Items from a data collection:

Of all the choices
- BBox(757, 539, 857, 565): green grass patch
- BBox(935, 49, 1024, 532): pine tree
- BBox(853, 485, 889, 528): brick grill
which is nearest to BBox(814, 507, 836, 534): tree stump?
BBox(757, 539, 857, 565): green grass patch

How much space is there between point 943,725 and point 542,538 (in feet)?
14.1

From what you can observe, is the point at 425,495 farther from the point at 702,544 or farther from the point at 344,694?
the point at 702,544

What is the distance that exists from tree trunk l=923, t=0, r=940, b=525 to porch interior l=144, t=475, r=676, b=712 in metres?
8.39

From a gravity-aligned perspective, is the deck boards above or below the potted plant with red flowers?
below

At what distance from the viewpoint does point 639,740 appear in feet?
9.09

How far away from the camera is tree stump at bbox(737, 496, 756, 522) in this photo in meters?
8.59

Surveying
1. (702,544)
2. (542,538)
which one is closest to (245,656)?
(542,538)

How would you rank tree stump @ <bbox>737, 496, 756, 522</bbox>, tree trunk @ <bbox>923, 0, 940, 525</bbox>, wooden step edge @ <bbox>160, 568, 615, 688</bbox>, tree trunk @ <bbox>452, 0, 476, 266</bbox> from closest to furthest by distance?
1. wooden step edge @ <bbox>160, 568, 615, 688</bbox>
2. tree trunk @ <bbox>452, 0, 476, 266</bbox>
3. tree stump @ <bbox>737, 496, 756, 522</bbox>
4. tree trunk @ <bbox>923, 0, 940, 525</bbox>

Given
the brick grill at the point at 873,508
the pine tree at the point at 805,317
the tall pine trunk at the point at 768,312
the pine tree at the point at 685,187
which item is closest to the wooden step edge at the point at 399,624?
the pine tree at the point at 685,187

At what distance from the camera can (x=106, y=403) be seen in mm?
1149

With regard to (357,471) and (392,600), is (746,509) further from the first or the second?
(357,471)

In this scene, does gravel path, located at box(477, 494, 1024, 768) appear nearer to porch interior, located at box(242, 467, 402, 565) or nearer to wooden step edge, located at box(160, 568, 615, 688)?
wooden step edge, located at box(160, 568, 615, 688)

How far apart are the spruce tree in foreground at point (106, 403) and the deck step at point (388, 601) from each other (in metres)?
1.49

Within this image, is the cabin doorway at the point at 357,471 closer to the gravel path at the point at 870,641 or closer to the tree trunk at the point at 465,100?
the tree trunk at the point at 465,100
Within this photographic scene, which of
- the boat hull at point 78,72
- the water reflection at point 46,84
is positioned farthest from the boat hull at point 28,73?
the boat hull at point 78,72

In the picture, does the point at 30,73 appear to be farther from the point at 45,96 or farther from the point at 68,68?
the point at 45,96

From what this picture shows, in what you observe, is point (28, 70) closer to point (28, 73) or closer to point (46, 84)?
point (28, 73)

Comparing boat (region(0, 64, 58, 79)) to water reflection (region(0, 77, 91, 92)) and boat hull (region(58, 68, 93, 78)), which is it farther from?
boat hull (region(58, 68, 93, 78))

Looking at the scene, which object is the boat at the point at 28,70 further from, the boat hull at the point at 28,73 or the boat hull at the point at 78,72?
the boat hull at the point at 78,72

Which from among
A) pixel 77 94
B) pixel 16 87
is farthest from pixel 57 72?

*The problem*:
Rewrite all the items above, changing "gravity-aligned" to "vertical" and leaving everything else as it is.

*Task answer*:
Of all the choices
- BBox(757, 539, 857, 565): green grass patch
- BBox(935, 49, 1024, 532): pine tree
- BBox(853, 485, 889, 528): brick grill
which is nearest to BBox(814, 507, 836, 534): tree stump?
BBox(757, 539, 857, 565): green grass patch

How much space is there between point 943,725 and point 542,538 (in feet)?
14.1

From what you can observe, is the point at 425,495 farther from the point at 702,544 or farther from the point at 344,694?
the point at 702,544

What is the distance that exists from tree trunk l=923, t=0, r=940, b=525 to porch interior l=144, t=475, r=676, b=712 in metres?
8.39

From a vertical perspective, is the deck boards above or below the potted plant with red flowers?
below

At what distance from the viewpoint does point 639,740 appear in feet?
9.09

How far away from the camera is tree stump at bbox(737, 496, 756, 522) in this photo in meters?
8.59

Surveying
1. (702,544)
2. (542,538)
which one is closest to (245,656)?
(542,538)

How would you rank tree stump @ <bbox>737, 496, 756, 522</bbox>, tree trunk @ <bbox>923, 0, 940, 525</bbox>, wooden step edge @ <bbox>160, 568, 615, 688</bbox>, tree trunk @ <bbox>452, 0, 476, 266</bbox> from closest to furthest by distance?
1. wooden step edge @ <bbox>160, 568, 615, 688</bbox>
2. tree trunk @ <bbox>452, 0, 476, 266</bbox>
3. tree stump @ <bbox>737, 496, 756, 522</bbox>
4. tree trunk @ <bbox>923, 0, 940, 525</bbox>

Given
the brick grill at the point at 873,508
the pine tree at the point at 805,317
the tall pine trunk at the point at 768,312
the pine tree at the point at 685,187
which item is closest to the wooden step edge at the point at 399,624?
the pine tree at the point at 685,187

At what distance from the camera can (x=106, y=403) be seen in mm?
1149

With regard to (357,471) and (392,600), is (746,509) further from the first or the second?
(357,471)

In this scene, does gravel path, located at box(477, 494, 1024, 768) appear nearer to porch interior, located at box(242, 467, 402, 565) or nearer to wooden step edge, located at box(160, 568, 615, 688)?
wooden step edge, located at box(160, 568, 615, 688)

How far apart are the spruce tree in foreground at point (106, 403) and the deck step at point (388, 601) from each other (in metres)?
1.49

Within this image, is the cabin doorway at the point at 357,471 closer to the gravel path at the point at 870,641 or closer to the tree trunk at the point at 465,100?
the tree trunk at the point at 465,100
Within this photographic scene, which of
- the boat hull at point 78,72
- the water reflection at point 46,84
is positioned farthest from the boat hull at point 28,73?
the boat hull at point 78,72

In the picture, does the point at 30,73 appear to be farther from the point at 45,96 or farther from the point at 68,68?
the point at 45,96

From what this picture shows, in what you observe, is point (28, 70) closer to point (28, 73) or closer to point (46, 84)?
point (28, 73)

Comparing boat (region(0, 64, 58, 79)) to water reflection (region(0, 77, 91, 92)) and boat hull (region(58, 68, 93, 78)), which is it farther from?
boat hull (region(58, 68, 93, 78))

Looking at the scene, which object is the boat at the point at 28,70 further from, the boat hull at the point at 28,73 or the boat hull at the point at 78,72?
the boat hull at the point at 78,72

Which from among
A) pixel 77 94
B) pixel 16 87
is farthest from pixel 57 72?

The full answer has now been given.